Narrator: George S. Brown,
Carrizozo, N.M.
PIONEER STORY.
AUG 2 - 1938
I have lived in Lincoln
County
fifty-four years. I came here from Cedar
Valley Missouri when
I was six years old. There were twenty one wagons in our train when we left Cedar Valley
for Mesa Arizona,
in April 1884. My father Thomas M. Brown, my mother and four children traveled
in four covered wagons drawn by horses. My mother's Father and Mother, Mr. and
Mrs. David C. May, drove one wagon drawn by two white oxen. The rest of the crowd in the train were all uncles and
aunts and cousins. They had their own covered wagons, drawn by mules. George
Murray and his wife (they were relatives of my mother) drove a one horse buggy
all the way through to Oklahoma,
where they decided to locate. There were times when we were on our way that
there would be as many as fifty wagons in our train. We would overtake some of
them and some would overtake us and we would all go along together for awhile
and then these other wagons would drift off on their own way, leaving us
twenty-one again. We had two hundred head of stock cattle with us. My father
and grandfather owned twenty-five of them. Each family had their own chuck box
and cooking utensils, and at night when we made camp each family would build
his own fire to cook on. We used buffalo and cow chips for wood on the plains.

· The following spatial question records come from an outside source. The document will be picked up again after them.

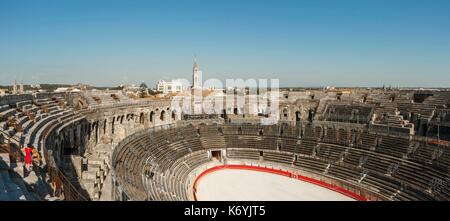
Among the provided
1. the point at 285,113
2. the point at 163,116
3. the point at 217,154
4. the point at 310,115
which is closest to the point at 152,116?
the point at 163,116

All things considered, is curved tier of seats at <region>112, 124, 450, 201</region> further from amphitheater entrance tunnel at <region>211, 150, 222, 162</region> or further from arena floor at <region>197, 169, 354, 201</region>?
arena floor at <region>197, 169, 354, 201</region>

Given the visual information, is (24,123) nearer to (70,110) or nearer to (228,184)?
(70,110)

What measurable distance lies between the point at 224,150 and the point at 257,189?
36.4 feet

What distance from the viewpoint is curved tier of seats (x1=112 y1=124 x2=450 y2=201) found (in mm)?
26228

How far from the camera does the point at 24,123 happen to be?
19.1m

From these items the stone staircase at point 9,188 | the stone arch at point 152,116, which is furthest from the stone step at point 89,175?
the stone arch at point 152,116

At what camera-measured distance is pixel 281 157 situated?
128ft

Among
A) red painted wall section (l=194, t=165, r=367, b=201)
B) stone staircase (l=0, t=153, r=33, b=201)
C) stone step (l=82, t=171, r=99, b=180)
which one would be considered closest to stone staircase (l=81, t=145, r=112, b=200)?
stone step (l=82, t=171, r=99, b=180)

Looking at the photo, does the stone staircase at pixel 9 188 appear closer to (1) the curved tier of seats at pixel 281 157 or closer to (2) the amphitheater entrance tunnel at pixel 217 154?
(1) the curved tier of seats at pixel 281 157

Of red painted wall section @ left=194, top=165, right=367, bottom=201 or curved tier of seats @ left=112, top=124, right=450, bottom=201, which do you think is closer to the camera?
curved tier of seats @ left=112, top=124, right=450, bottom=201

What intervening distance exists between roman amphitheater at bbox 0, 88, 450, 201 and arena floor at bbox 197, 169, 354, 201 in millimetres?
111

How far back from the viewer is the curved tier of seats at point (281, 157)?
26228 millimetres

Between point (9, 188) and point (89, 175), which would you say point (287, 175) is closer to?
point (89, 175)

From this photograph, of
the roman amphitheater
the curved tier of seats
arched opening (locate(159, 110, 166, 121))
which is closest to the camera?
the roman amphitheater
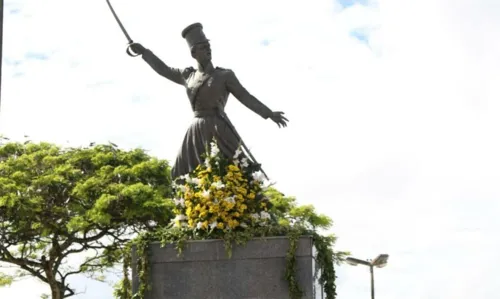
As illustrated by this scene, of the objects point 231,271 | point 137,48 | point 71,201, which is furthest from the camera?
point 71,201

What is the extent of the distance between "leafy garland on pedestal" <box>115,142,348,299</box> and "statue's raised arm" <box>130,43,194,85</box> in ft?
4.55

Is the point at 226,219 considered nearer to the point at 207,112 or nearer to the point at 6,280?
the point at 207,112

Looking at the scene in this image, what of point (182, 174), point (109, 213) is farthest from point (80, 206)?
point (182, 174)

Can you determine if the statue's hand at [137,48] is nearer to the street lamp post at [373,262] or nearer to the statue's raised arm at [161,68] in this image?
the statue's raised arm at [161,68]

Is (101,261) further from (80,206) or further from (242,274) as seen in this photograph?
(242,274)

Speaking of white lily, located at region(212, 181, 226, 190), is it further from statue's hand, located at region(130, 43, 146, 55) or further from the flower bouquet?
statue's hand, located at region(130, 43, 146, 55)

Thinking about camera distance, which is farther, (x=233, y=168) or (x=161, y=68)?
(x=161, y=68)

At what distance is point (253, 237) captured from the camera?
41.2 ft

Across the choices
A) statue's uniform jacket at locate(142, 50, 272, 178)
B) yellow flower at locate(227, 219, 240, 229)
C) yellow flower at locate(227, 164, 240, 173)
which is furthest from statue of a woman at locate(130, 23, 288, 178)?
yellow flower at locate(227, 219, 240, 229)

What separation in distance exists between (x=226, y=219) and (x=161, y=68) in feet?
9.33

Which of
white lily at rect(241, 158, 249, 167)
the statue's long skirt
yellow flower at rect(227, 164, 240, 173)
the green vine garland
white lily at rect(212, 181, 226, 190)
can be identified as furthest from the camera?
the statue's long skirt

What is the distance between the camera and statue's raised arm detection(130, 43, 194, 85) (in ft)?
46.4

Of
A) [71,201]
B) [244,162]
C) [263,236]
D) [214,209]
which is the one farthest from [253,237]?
[71,201]

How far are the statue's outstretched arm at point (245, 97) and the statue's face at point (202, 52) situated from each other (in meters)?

We made our own candles. Grandma May had a mould that you could make four
candles at a time. She used any kind of tallow that she could get ahold of, and
twine string. It rained on us a lot on the first part of our trip but was awful
dry on the plains in Texas.
At night when we camped the men would form a circle with the wagons and put the
families and work stock inside the circle and the men folks would stand guard
over the cattle. We had to travel awful slow on account of our stock and ox
teams. When we came to a river where we could fish we would stay over for
several days and rest. The women folks would do their family washing and all
the children that were big enough would go out and gather wild strawberries,
raspberries, blackberries and wild plums and our mothers would make preserves
out of them. The men folks kept us in meat most of the time by killing antelope
and deer. We saw a few buffalo but they were so wild that the men could not got
near enough to kill any of them. It rained most all the time on us while we
were crossing through Missouri, Oklahoma and Kansas.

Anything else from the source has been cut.